| QUOTED PASSAGE |
________________
Lack of Special Economic Zones for IT

Pakistan has no Special Economic Zones (SEZs) for IT. In contrast, India has built 113 over the past twenty years while Bangladesh started working on SEZs a couple of years ago. Other countries in the region, like the Philippines, are also aware of the need for IT SEZs and have multiple for different IT sectors.

Special Economic Zones are important because they provide tax incentives for companies. The intent is to make doing business as easy and simple as possible – whether that’s through one window facilities for company creation or straightforward processes to deal with government affairs and matters.

No Reasonable Tech Infrastructure for Scaling

SEZ also solve the tech infrastructure issue for companies. By providing incentives to builders and real estate developers, companies can rent bigger spaces at lower costs, helping them scale quicker. According to Barkan, “Tech ready spaces in Islamabad, Lahore and Karachi go for as much as Rs. 200 per square foot. It’s impossible to rent large spaces.”

He further added that 5 out of the top 10 IT companies want to add 5000 jobs over the next 6 months but there isn’t any reasonable space to accommodate them at reasonable rates.
________________
| WHAT IS EXPECTED |
Quote the passage on Pakistan's IT special economic zones from "No Reasonable Tech" up to and including "at reasonable rates.". The material that follows is separate from the text about Pakistan's IT special economic zones.

| PROVIDED MATERIAL |
________________
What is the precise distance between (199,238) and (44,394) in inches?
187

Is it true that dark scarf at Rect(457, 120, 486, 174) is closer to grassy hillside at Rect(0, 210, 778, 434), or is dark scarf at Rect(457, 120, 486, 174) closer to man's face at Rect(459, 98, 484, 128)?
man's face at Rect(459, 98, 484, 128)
________________
| EXERCISE RESULT |
No Reasonable Tech Infrastructure for Scaling

SEZ also solve the tech infrastructure issue for companies. By providing incentives to builders and real estate developers, companies can rent bigger spaces at lower costs, helping them scale quicker. According to Barkan, “Tech ready spaces in Islamabad, Lahore and Karachi go for as much as Rs. 200 per square foot. It’s impossible to rent large spaces.”

He further added that 5 out of the top 10 IT companies want to add 5000 jobs over the next 6 months but there isn’t any reasonable space to accommodate them at reasonable rates.